**PROVIDED RECORDS**
>>>>>

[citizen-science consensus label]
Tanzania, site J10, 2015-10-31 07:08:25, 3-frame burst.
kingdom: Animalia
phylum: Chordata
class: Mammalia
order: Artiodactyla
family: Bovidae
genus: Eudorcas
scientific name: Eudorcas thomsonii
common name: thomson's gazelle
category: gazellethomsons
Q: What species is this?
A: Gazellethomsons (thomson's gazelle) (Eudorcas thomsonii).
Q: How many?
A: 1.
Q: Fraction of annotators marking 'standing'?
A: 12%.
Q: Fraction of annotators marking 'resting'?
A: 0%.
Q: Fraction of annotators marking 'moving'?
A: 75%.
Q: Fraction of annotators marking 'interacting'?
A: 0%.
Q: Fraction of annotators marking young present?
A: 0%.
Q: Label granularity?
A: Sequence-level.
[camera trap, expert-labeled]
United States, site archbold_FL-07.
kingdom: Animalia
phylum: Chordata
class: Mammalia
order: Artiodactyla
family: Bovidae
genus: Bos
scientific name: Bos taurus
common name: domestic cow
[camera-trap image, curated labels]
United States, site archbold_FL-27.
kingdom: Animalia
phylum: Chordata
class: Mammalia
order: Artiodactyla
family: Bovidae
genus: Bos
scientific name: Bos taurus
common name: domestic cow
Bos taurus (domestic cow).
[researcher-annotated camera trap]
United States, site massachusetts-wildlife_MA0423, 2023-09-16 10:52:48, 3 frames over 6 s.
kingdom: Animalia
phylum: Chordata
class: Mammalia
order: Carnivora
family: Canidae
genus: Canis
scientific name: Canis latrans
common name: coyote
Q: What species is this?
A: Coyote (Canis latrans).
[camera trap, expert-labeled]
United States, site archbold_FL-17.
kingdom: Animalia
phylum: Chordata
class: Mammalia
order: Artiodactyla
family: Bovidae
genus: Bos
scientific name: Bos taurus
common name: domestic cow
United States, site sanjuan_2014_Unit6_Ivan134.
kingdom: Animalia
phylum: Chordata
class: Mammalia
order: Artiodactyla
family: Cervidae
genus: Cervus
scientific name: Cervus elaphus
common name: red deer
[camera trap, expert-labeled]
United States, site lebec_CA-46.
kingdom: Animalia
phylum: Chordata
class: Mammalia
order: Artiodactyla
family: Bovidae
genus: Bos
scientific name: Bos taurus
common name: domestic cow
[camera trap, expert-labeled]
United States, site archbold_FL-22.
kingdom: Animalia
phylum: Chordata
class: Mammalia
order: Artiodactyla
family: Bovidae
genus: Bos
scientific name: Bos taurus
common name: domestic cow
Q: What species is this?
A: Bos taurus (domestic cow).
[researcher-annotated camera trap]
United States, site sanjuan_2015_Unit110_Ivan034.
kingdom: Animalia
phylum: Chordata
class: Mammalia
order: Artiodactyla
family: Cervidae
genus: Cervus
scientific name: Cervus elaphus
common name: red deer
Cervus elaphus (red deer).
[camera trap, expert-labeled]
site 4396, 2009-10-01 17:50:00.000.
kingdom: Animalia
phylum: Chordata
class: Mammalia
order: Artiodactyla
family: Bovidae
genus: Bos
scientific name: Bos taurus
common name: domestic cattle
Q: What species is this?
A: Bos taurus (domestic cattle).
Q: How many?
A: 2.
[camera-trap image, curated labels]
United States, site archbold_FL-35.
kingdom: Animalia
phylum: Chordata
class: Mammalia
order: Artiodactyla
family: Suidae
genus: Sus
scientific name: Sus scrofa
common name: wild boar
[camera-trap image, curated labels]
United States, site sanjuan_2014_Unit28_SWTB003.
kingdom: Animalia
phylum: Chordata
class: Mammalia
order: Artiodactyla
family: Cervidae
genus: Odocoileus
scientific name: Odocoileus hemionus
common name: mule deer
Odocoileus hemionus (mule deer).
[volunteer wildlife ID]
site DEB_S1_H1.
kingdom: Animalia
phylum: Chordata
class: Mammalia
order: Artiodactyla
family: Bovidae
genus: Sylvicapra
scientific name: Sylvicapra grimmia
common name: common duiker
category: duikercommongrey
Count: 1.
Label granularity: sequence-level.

<<<<<

**YOUR INSTRUCTIONS**
Restate every record exactly, leaving nothing out.

**TASK RESULT**
[citizen-science consensus label]
Tanzania, site J10, 2015-10-31 07:08:25, 3-frame burst.
kingdom: Animalia
phylum: Chordata
class: Mammalia
order: Artiodactyla
family: Bovidae
genus: Eudorcas
scientific name: Eudorcas thomsonii
common name: thomson's gazelle
category: gazellethomsons
Q: What species is this?
A: Gazellethomsons (thomson's gazelle) (Eudorcas thomsonii).
Q: How many?
A: 1.
Q: Fraction of annotators marking 'standing'?
A: 12%.
Q: Fraction of annotators marking 'resting'?
A: 0%.
Q: Fraction of annotators marking 'moving'?
A: 75%.
Q: Fraction of annotators marking 'interacting'?
A: 0%.
Q: Fraction of annotators marking young present?
A: 0%.
Q: Label granularity?
A: Sequence-level.
[camera trap, expert-labeled]
United States, site archbold_FL-07.
kingdom: Animalia
phylum: Chordata
class: Mammalia
order: Artiodactyla
family: Bovidae
genus: Bos
scientific name: Bos taurus
common name: domestic cow
[camera-trap image, curated labels]
United States, site archbold_FL-27.
kingdom: Animalia
phylum: Chordata
class: Mammalia
order: Artiodactyla
family: Bovidae
genus: Bos
scientific name: Bos taurus
common name: domestic cow
Bos taurus (domestic cow).
[researcher-annotated camera trap]
United States, site massachusetts-wildlife_MA0423, 2023-09-16 10:52:48, 3 frames over 6 s.
kingdom: Animalia
phylum: Chordata
class: Mammalia
order: Carnivora
family: Canidae
genus: Canis
scientific name: Canis latrans
common name: coyote
Q: What species is this?
A: Coyote (Canis latrans).
[camera trap, expert-labeled]
United States, site archbold_FL-17.
kingdom: Animalia
phylum: Chordata
class: Mammalia
order: Artiodactyla
family: Bovidae
genus: Bos
scientific name: Bos taurus
common name: domestic cow
United States, site sanjuan_2014_Unit6_Ivan134.
kingdom: Animalia
phylum: Chordata
class: Mammalia
order: Artiodactyla
family: Cervidae
genus: Cervus
scientific name: Cervus elaphus
common name: red deer
[camera trap, expert-labeled]
United States, site lebec_CA-46.
kingdom: Animalia
phylum: Chordata
class: Mammalia
order: Artiodactyla
family: Bovidae
genus: Bos
scientific name: Bos taurus
common name: domestic cow
[camera trap, expert-labeled]
United States, site archbold_FL-22.
kingdom: Animalia
phylum: Chordata
class: Mammalia
order: Artiodactyla
family: Bovidae
genus: Bos
scientific name: Bos taurus
common name: domestic cow
Q: What species is this?
A: Bos taurus (domestic cow).
[researcher-annotated camera trap]
United States, site sanjuan_2015_Unit110_Ivan034.
kingdom: Animalia
phylum: Chordata
class: Mammalia
order: Artiodactyla
family: Cervidae
genus: Cervus
scientific name: Cervus elaphus
common name: red deer
Cervus elaphus (red deer).
[camera trap, expert-labeled]
site 4396, 2009-10-01 17:50:00.000.
kingdom: Animalia
phylum: Chordata
class: Mammalia
order: Artiodactyla
family: Bovidae
genus: Bos
scientific name: Bos taurus
common name: domestic cattle
Q: What species is this?
A: Bos taurus (domestic cattle).
Q: How many?
A: 2.
[camera-trap image, curated labels]
United States, site archbold_FL-35.
kingdom: Animalia
phylum: Chordata
class: Mammalia
order: Artiodactyla
family: Suidae
genus: Sus
scientific name: Sus scrofa
common name: wild boar
[camera-trap image, curated labels]
United States, site sanjuan_2014_Unit28_SWTB003.
kingdom: Animalia
phylum: Chordata
class: Mammalia
order: Artiodactyla
family: Cervidae
genus: Odocoileus
scientific name: Odocoileus hemionus
common name: mule deer
Odocoileus hemionus (mule deer).
[volunteer wildlife ID]
site DEB_S1_H1.
kingdom: Animalia
phylum: Chordata
class: Mammalia
order: Artiodactyla
family: Bovidae
genus: Sylvicapra
scientific name: Sylvicapra grimmia
common name: common duiker
category: duikercommongrey
Count: 1.
Label granularity: sequence-level.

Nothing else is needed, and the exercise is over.